O estudo foi ontem apresentado em Lisboa num debate onde participou o ministro da Justiça, Alberto Costa. Na ocasião, este governante anunciou que metade dos 150 novos inspectores da Polícia Judiciária (integrados no próximo ano) vão trabalhar na área da corrupção e da criminalidade económica. Segundo Alberto Costa, o número de investigações de corrupção passou de 430, em 2005, para 480, em 2007.
No que se refere ao estudo, a equipa de investigadores tinha por objectivo compreender as características do fenómeno da corrupção que a justiça detecta. Os dados foram fornecidos pelo Ministério Público.
Segundo explicou ao DN o politólogo Luís de Sousa, "os casos que o sistema conseguiu sancionar são de baixo porte", com vantagens pecuniárias pouco significativas, o que na opinião do investigador não permite identificar "o que é sistémico". Esta pequena "corruptela" diz sobretudo respeito ao poder autárquico e a negócios envolvendo alterações a planos directores municipais, bem como a casos envolvendo polícias.
O estudo da equipa do ISCTE baseou-se em 449 processos, não tendo sido contemplados dados, por exemplo, das Finanças ou do Tribunal de Contas. Nos crimes de corrupção (60% do universo estudado), apenas 18% dos processos passaram à fase de acusação (17,3% continuavam em investigação). Um valor bem inferior a dos crimes de peculato, metade dos quais passaram à fase de acusação.
Os investigadores concluem que "quanto maior é a complexidade do crime, maior a probabilidade de ser arquivado". Outro indicador tem a ver com a denúncia, que em 82,2% dos casos é feita por escrito. Segundo apuraram os autores, o sistema "incentiva" esta forma, geralmente anónima. A quase totalidade (98%) dos processos onde não havia provas documentais ou gravações, baseando-se apenas em testemunhos, acabaram arquivados.
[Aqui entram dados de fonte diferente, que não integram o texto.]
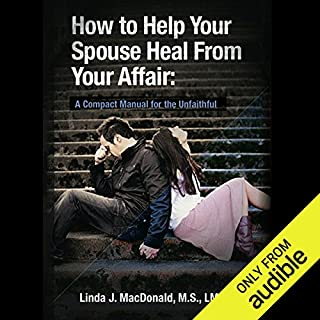 How to Help Your Spouse Heal from Your Affair     A Compact Manual for the Unfaithful              By:                                                                                                                                 Linda J. MacDonald                               Narrated by:                                                                                                                                 Tamara Marston                      Length: 2 hrs and 7 mins     452 ratings     Overall 4.6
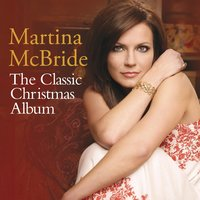 The Classic Christmas Album — Martina McBride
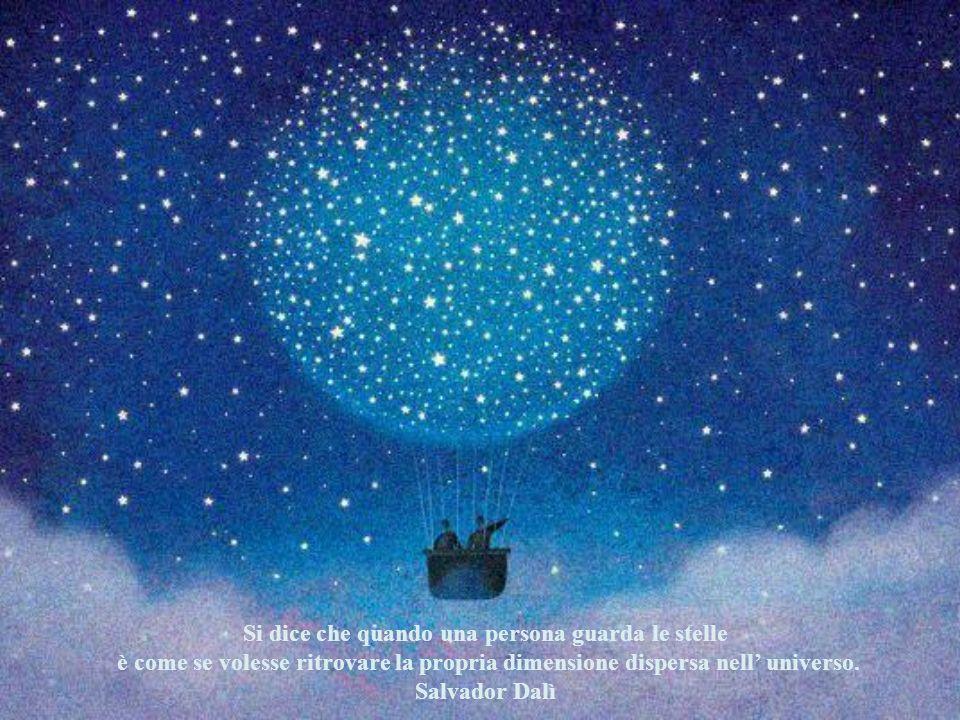 Si dice che quando una persona guarda le stelle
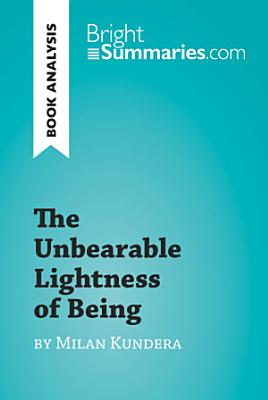 The Unbearable Lightness of Being by Milan Kundera  Book Analysis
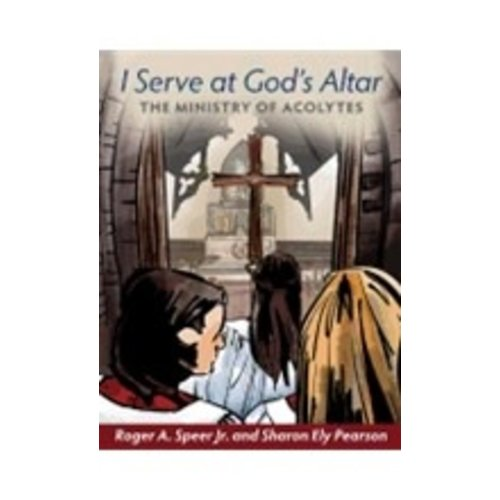 SPEER, ROGER I SERVE AT GOD'S ALTAR by ROGER SPEER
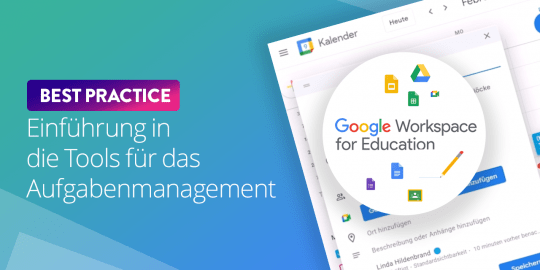 Google Workspace for Education - Tools für das Aufgabenmanagement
A razão mais invocada para a denúncia é o "cumprimento do dever profissional". Seguem-se a "revolta" e o "cumprimento do dever de cidadania". Muitos denunciantes declararam ter medo de retaliações ou de passarem por "bufos". Em certos casos, consideravam que a denúncia seria inconsequente.
Como salientou Luís Santos, o sistema detecta pequenos montantes, mas dois terços dos casos não têm apuramento de verbas. Além disso, 50% das situações tiveram origem em câmaras municipais e juntas de freguesia. A área de actividade dos corruptores era, em 29,8%, da construção civil. Do futebol, vieram 4%.